Sports

Baseball Players’ Performance Could Be Better Measured by Machine Learning

Baseball Players’ Performance Could Be Better Measured by Machine Learning

A young economics graduate and a Major League Baseball coach who is tight for cash establish a novel method of determining the worth of baseball players in the film “Moneyball.” The Oakland A’s were able to recruit top talent that other teams had passed on, entirely renewing the franchise without going over budget because to their creative method to calculate players’ pay and statistical data.

A comparable effect on the sport might result from recent study at the Penn State College of Information Sciences and Technology. In comparison to the sport’s current statistical analysis techniques, the team has created a machine learning model that could more accurately assess baseball players’ and teams’ short and long-term performance.

Their method, which builds on recent developments in natural language processing and computer vision, would fundamentally alter and possibly even improve how the state of a game and a player’s influence on it are measured.

The current family of methodologies, known as sabermetrics, rely on the frequency with which a player or team executes a specific event, like hitting a double or home run, said Connor Heaton, a doctorate candidate in the College of IST. However, it doesn’t consider the surrounding context of each action.

“Think about a scenario in which a player recorded a single in his last plate appearance,” said Heaton. “He could have hit a dribbler down the third base line, advancing a runner from first to second and beat the throw to first, or hit a ball to deep left field and reached first base comfortably but didn’t have the speed to push for a double. Describing both situations as resulting in ‘a single’ is accurate but does not tell the whole story.”

Instead, Heaton’s model determines the significance of in-game events based on their effects on the game and the context in which they occur, and by viewing the game as a series of events, it then generates numerical representations of how players affect the game.

“We often talk about baseball in terms of ‘this player had two singles and a double yesterday,’ or ‘he went one for four,” said Heaton. “A lot of the ways in which we talk about the game just summarize the events with one summary statistic. Our work is trying to take a more holistic picture of the game and to get a more nuanced, computational description of how players impact the game.”

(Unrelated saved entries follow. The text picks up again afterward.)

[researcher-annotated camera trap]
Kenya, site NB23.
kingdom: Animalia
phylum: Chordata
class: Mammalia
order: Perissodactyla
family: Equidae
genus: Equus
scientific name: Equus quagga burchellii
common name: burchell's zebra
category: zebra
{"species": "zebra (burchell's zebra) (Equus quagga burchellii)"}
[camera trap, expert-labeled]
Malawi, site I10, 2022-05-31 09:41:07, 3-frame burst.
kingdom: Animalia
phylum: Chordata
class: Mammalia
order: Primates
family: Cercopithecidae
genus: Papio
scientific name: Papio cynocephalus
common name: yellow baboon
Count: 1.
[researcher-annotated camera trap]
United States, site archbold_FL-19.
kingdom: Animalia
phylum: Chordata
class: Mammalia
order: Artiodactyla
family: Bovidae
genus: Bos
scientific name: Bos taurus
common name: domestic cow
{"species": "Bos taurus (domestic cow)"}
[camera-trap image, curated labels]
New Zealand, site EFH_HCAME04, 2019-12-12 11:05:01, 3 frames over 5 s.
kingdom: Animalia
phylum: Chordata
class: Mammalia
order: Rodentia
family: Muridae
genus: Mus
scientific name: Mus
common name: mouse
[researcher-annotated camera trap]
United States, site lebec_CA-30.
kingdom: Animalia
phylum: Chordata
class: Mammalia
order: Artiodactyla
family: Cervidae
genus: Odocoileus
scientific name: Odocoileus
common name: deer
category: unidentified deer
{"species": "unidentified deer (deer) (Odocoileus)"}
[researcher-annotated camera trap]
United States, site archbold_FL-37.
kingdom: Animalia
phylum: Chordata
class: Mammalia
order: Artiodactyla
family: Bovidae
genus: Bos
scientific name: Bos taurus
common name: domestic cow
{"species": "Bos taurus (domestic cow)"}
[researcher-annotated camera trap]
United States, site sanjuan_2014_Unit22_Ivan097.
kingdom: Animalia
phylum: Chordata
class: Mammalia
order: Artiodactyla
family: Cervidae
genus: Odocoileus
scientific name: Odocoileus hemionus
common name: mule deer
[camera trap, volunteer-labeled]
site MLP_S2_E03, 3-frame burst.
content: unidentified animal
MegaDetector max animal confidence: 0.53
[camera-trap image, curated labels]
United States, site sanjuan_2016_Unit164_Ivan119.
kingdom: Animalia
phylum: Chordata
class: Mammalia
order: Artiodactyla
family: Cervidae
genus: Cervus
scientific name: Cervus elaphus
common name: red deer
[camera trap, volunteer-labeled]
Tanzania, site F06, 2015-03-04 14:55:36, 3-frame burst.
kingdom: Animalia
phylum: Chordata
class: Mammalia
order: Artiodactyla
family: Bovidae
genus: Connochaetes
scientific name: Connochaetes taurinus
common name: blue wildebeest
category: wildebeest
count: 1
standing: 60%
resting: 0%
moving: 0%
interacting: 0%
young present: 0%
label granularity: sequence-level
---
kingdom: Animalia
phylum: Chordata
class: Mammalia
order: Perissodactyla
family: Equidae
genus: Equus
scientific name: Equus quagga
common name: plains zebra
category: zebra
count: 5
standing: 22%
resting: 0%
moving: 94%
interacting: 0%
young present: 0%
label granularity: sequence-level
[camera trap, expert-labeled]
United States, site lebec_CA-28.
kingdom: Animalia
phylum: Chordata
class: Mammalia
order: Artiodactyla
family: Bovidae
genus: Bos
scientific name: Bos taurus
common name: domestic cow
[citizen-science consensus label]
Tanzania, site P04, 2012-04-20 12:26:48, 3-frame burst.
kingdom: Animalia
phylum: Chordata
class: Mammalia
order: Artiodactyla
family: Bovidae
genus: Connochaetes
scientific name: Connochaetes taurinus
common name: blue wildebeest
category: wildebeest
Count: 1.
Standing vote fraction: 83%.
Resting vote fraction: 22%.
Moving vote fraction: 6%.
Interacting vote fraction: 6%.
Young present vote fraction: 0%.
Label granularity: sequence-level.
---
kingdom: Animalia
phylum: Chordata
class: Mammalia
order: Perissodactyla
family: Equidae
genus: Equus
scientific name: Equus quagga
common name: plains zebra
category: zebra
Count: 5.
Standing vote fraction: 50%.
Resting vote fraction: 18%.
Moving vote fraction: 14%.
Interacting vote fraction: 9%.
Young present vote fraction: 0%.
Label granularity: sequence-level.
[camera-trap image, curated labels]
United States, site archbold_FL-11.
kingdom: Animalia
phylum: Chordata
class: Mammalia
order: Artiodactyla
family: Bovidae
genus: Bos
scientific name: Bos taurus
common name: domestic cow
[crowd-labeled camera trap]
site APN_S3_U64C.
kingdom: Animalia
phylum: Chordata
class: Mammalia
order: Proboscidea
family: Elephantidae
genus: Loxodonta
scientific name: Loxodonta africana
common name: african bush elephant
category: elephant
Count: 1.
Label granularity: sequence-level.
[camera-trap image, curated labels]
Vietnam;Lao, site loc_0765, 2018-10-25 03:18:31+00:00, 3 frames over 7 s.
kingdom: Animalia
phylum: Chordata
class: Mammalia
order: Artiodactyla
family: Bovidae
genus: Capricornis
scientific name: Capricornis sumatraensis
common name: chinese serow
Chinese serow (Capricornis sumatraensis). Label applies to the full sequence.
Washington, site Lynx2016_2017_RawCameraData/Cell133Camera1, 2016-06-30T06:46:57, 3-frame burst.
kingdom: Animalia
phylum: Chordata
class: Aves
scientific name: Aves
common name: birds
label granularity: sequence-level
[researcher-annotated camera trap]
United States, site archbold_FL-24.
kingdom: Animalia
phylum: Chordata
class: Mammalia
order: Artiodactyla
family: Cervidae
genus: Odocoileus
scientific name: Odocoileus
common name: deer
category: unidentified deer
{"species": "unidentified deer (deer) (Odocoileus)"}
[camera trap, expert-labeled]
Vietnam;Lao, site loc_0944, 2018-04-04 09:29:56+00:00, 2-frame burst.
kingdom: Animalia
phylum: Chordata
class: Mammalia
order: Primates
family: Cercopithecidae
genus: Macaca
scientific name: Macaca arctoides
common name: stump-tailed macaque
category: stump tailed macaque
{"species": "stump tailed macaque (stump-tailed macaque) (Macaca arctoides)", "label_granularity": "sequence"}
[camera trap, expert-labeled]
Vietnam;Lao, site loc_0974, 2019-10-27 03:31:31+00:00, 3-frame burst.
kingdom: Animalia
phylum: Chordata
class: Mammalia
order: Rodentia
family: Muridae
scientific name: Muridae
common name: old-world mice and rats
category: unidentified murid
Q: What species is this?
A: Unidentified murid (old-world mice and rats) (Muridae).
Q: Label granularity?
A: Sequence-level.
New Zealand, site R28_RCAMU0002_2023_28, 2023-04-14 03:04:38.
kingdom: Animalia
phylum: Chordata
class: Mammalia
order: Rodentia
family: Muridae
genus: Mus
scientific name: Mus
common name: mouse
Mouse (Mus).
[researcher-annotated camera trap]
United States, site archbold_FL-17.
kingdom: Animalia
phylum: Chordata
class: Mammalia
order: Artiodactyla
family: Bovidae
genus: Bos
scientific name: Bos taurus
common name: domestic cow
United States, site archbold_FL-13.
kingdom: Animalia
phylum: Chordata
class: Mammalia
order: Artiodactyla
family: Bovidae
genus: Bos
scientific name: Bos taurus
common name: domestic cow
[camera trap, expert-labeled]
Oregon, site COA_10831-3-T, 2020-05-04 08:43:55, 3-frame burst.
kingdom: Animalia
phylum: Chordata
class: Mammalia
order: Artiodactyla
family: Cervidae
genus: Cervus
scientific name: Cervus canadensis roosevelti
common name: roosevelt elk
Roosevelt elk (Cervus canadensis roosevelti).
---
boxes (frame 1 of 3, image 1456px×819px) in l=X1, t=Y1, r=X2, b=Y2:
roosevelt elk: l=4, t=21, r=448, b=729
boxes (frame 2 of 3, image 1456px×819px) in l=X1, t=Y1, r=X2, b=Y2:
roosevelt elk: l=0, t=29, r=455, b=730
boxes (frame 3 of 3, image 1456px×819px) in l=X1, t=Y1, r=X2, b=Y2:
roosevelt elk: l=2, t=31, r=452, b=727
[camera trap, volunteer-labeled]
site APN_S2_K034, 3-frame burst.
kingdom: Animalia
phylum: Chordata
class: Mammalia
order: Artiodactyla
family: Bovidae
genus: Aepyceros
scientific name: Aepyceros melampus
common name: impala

To the best of our knowledge, ours is the first to capture and represent a nuanced state of the game and utilize this information as the context to evaluate the individual events that are counted by traditional statistics for example, by automatically building a model that understands key moments and clutch events.

Professor Prasenjit Mitra

With Heaton’s innovative approach, computers may learn the function or meaning of various words thanks to sequential modeling techniques utilized in natural language processing. He used that method to explain to his model the significance of certain events in a baseball game, such as when a batter hits a single. Then, in order to provide fresh perspective on current statistics, he modelled the game as a series of occurrences.

“The impact of this work is the framework that is proposed for what I like to call ‘interrogating the game,’” said Heaton. “We’re viewing it as a sequence in this whole computational scaffolding to model a game.”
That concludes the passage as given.